Here's the best part — if you file an extension, your SEP IRA contribution deadline extends too. That means you could potentially have until October 15, 2026, to make a contribution that lowers your 2025 tax bill. That's a lot of runway to come up with the cash.

If you had a strong freelance year in 2025 and you're staring at a big tax bill, a SEP IRA contribution is one of the most effective ways to bring it down while simultaneously building your retirement savings.

6. Check for Overlooked Credits and Deductions

Before you file (or if you already filed and realize you missed something), take ten minutes to scan for commonly overlooked tax breaks:

The Saver's Credit

If your adjusted gross income is below $38,250 (single) or $76,500 (married filing jointly) for 2025, and you contributed to a retirement account, you might qualify for a credit worth up to $1,000 ($2,000 for couples). This is separate from the deduction — it's a direct reduction of what you owe.

Student Loan Interest

You can deduct up to $2,500 in student loan interest even if you don't itemize. If you made payments in 2025, check your Form 1098-E.
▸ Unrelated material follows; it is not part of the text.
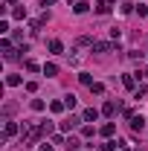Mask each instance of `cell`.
<instances>
[{"label":"cell","mask_w":148,"mask_h":151,"mask_svg":"<svg viewBox=\"0 0 148 151\" xmlns=\"http://www.w3.org/2000/svg\"><path fill=\"white\" fill-rule=\"evenodd\" d=\"M15 18L23 20V18H26V9H20V6H18V9H15Z\"/></svg>","instance_id":"cell-24"},{"label":"cell","mask_w":148,"mask_h":151,"mask_svg":"<svg viewBox=\"0 0 148 151\" xmlns=\"http://www.w3.org/2000/svg\"><path fill=\"white\" fill-rule=\"evenodd\" d=\"M41 151H52V145H47V142H44V145H41Z\"/></svg>","instance_id":"cell-26"},{"label":"cell","mask_w":148,"mask_h":151,"mask_svg":"<svg viewBox=\"0 0 148 151\" xmlns=\"http://www.w3.org/2000/svg\"><path fill=\"white\" fill-rule=\"evenodd\" d=\"M81 119H84V122H96V119H99V111H96V108H87V111L81 113Z\"/></svg>","instance_id":"cell-3"},{"label":"cell","mask_w":148,"mask_h":151,"mask_svg":"<svg viewBox=\"0 0 148 151\" xmlns=\"http://www.w3.org/2000/svg\"><path fill=\"white\" fill-rule=\"evenodd\" d=\"M64 108H67L64 102H52V105H50V111H52V113H61V111H64Z\"/></svg>","instance_id":"cell-17"},{"label":"cell","mask_w":148,"mask_h":151,"mask_svg":"<svg viewBox=\"0 0 148 151\" xmlns=\"http://www.w3.org/2000/svg\"><path fill=\"white\" fill-rule=\"evenodd\" d=\"M32 111H44V99H32Z\"/></svg>","instance_id":"cell-22"},{"label":"cell","mask_w":148,"mask_h":151,"mask_svg":"<svg viewBox=\"0 0 148 151\" xmlns=\"http://www.w3.org/2000/svg\"><path fill=\"white\" fill-rule=\"evenodd\" d=\"M20 81H23V78H20L18 73H9V76H6V84H9V87H18Z\"/></svg>","instance_id":"cell-8"},{"label":"cell","mask_w":148,"mask_h":151,"mask_svg":"<svg viewBox=\"0 0 148 151\" xmlns=\"http://www.w3.org/2000/svg\"><path fill=\"white\" fill-rule=\"evenodd\" d=\"M64 105L73 111V108H75V96H73V93H70V96H64Z\"/></svg>","instance_id":"cell-18"},{"label":"cell","mask_w":148,"mask_h":151,"mask_svg":"<svg viewBox=\"0 0 148 151\" xmlns=\"http://www.w3.org/2000/svg\"><path fill=\"white\" fill-rule=\"evenodd\" d=\"M111 6H113V0H99V3H96V12H99V15H108Z\"/></svg>","instance_id":"cell-1"},{"label":"cell","mask_w":148,"mask_h":151,"mask_svg":"<svg viewBox=\"0 0 148 151\" xmlns=\"http://www.w3.org/2000/svg\"><path fill=\"white\" fill-rule=\"evenodd\" d=\"M93 134H96V131H93V125H84V128H81V137H93Z\"/></svg>","instance_id":"cell-23"},{"label":"cell","mask_w":148,"mask_h":151,"mask_svg":"<svg viewBox=\"0 0 148 151\" xmlns=\"http://www.w3.org/2000/svg\"><path fill=\"white\" fill-rule=\"evenodd\" d=\"M78 148H81V142H78L75 137H70V139H67V151H78Z\"/></svg>","instance_id":"cell-13"},{"label":"cell","mask_w":148,"mask_h":151,"mask_svg":"<svg viewBox=\"0 0 148 151\" xmlns=\"http://www.w3.org/2000/svg\"><path fill=\"white\" fill-rule=\"evenodd\" d=\"M131 128H134V131H142V128H145V119H142V116H134V119H131Z\"/></svg>","instance_id":"cell-9"},{"label":"cell","mask_w":148,"mask_h":151,"mask_svg":"<svg viewBox=\"0 0 148 151\" xmlns=\"http://www.w3.org/2000/svg\"><path fill=\"white\" fill-rule=\"evenodd\" d=\"M55 73H58L55 64H44V76H55Z\"/></svg>","instance_id":"cell-16"},{"label":"cell","mask_w":148,"mask_h":151,"mask_svg":"<svg viewBox=\"0 0 148 151\" xmlns=\"http://www.w3.org/2000/svg\"><path fill=\"white\" fill-rule=\"evenodd\" d=\"M73 12H75V15H84V12H87V3H84V0H78V3L73 6Z\"/></svg>","instance_id":"cell-14"},{"label":"cell","mask_w":148,"mask_h":151,"mask_svg":"<svg viewBox=\"0 0 148 151\" xmlns=\"http://www.w3.org/2000/svg\"><path fill=\"white\" fill-rule=\"evenodd\" d=\"M78 122H81L78 116H70L67 122H61V131H73V128H75V125H78Z\"/></svg>","instance_id":"cell-5"},{"label":"cell","mask_w":148,"mask_h":151,"mask_svg":"<svg viewBox=\"0 0 148 151\" xmlns=\"http://www.w3.org/2000/svg\"><path fill=\"white\" fill-rule=\"evenodd\" d=\"M44 23H47V15H44V18H35V20H32V29H41Z\"/></svg>","instance_id":"cell-19"},{"label":"cell","mask_w":148,"mask_h":151,"mask_svg":"<svg viewBox=\"0 0 148 151\" xmlns=\"http://www.w3.org/2000/svg\"><path fill=\"white\" fill-rule=\"evenodd\" d=\"M116 111H119V102H105V108H102V113H105V116H113Z\"/></svg>","instance_id":"cell-2"},{"label":"cell","mask_w":148,"mask_h":151,"mask_svg":"<svg viewBox=\"0 0 148 151\" xmlns=\"http://www.w3.org/2000/svg\"><path fill=\"white\" fill-rule=\"evenodd\" d=\"M90 90H93V93H105V84H102V81H93Z\"/></svg>","instance_id":"cell-20"},{"label":"cell","mask_w":148,"mask_h":151,"mask_svg":"<svg viewBox=\"0 0 148 151\" xmlns=\"http://www.w3.org/2000/svg\"><path fill=\"white\" fill-rule=\"evenodd\" d=\"M113 134H116V125H113V122L102 125V137H113Z\"/></svg>","instance_id":"cell-10"},{"label":"cell","mask_w":148,"mask_h":151,"mask_svg":"<svg viewBox=\"0 0 148 151\" xmlns=\"http://www.w3.org/2000/svg\"><path fill=\"white\" fill-rule=\"evenodd\" d=\"M93 50L96 52H111V44L108 41H99V44H93Z\"/></svg>","instance_id":"cell-11"},{"label":"cell","mask_w":148,"mask_h":151,"mask_svg":"<svg viewBox=\"0 0 148 151\" xmlns=\"http://www.w3.org/2000/svg\"><path fill=\"white\" fill-rule=\"evenodd\" d=\"M50 52H52V55H61V52H64V44H61V41H50Z\"/></svg>","instance_id":"cell-6"},{"label":"cell","mask_w":148,"mask_h":151,"mask_svg":"<svg viewBox=\"0 0 148 151\" xmlns=\"http://www.w3.org/2000/svg\"><path fill=\"white\" fill-rule=\"evenodd\" d=\"M3 134H6V137H15V134H18V122H6V125H3Z\"/></svg>","instance_id":"cell-7"},{"label":"cell","mask_w":148,"mask_h":151,"mask_svg":"<svg viewBox=\"0 0 148 151\" xmlns=\"http://www.w3.org/2000/svg\"><path fill=\"white\" fill-rule=\"evenodd\" d=\"M119 145H122L119 139H108V142H102V145H99V151H116Z\"/></svg>","instance_id":"cell-4"},{"label":"cell","mask_w":148,"mask_h":151,"mask_svg":"<svg viewBox=\"0 0 148 151\" xmlns=\"http://www.w3.org/2000/svg\"><path fill=\"white\" fill-rule=\"evenodd\" d=\"M134 12H137V15H139V18H145V15H148V6H142V3H139V6H137V9H134Z\"/></svg>","instance_id":"cell-21"},{"label":"cell","mask_w":148,"mask_h":151,"mask_svg":"<svg viewBox=\"0 0 148 151\" xmlns=\"http://www.w3.org/2000/svg\"><path fill=\"white\" fill-rule=\"evenodd\" d=\"M78 81H81V84H87V87H93V76H90V73H81V76H78Z\"/></svg>","instance_id":"cell-15"},{"label":"cell","mask_w":148,"mask_h":151,"mask_svg":"<svg viewBox=\"0 0 148 151\" xmlns=\"http://www.w3.org/2000/svg\"><path fill=\"white\" fill-rule=\"evenodd\" d=\"M52 3H55V0H41V6H52Z\"/></svg>","instance_id":"cell-25"},{"label":"cell","mask_w":148,"mask_h":151,"mask_svg":"<svg viewBox=\"0 0 148 151\" xmlns=\"http://www.w3.org/2000/svg\"><path fill=\"white\" fill-rule=\"evenodd\" d=\"M122 84H125L128 90H134V87H137V78H134V76H122Z\"/></svg>","instance_id":"cell-12"}]
</instances>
State and Local Taxes (SALT)

The SALT deduction cap was recently raised to $40,000 for 2025 under the new tax law — up from the previous $10,000 cap. If you live in a high-tax state like New York, California, or New Jersey, this could make itemizing worth it again.

Energy Credits

Did you install solar panels, a heat pump, or energy-efficient windows in 2025? The Residential Clean Energy Credit and the Energy Efficient Home Improvement Credit can put thousands back in your pocket.

7. Set Up a Payment Plan If You Can't Pay in Full

Owing money to the IRS feels terrible, but ignoring it makes everything worse. If you've done the math and you owe more than you can comfortably pay, the IRS actually has a pretty straightforward process for setting up a payment plan.

For balances under $50,000, you can apply for an installment agreement online at IRS.gov — most applicants get approved instantly without needing to call anyone. You'll still accrue some interest, but the failure-to-pay penalty drops significantly once you're on a plan. And critically, you avoid the much steeper failure-to-file penalty, which is 5% per month on unpaid taxes (compared to 0.5% per month for failure to pay).

The math is clear: always file on time, even if you can't pay on time.

The Bottom Line

You don't need to be a tax expert to save real money before April 15. The biggest wins come from funding tax-advantaged accounts (IRA, HSA, SEP IRA), making sure you're capturing the new deductions from recent tax law changes, and — if nothing else — filing on time or requesting an extension.

This filing season, the average refund is running about 10% higher than last year, partly thanks to those new deductions. But the only way to benefit is to actually claim them.

So pour yourself a coffee, pull up your tax software, and give your return one more look. Future you — the one with a fatter refund or a smaller bill — will be grateful.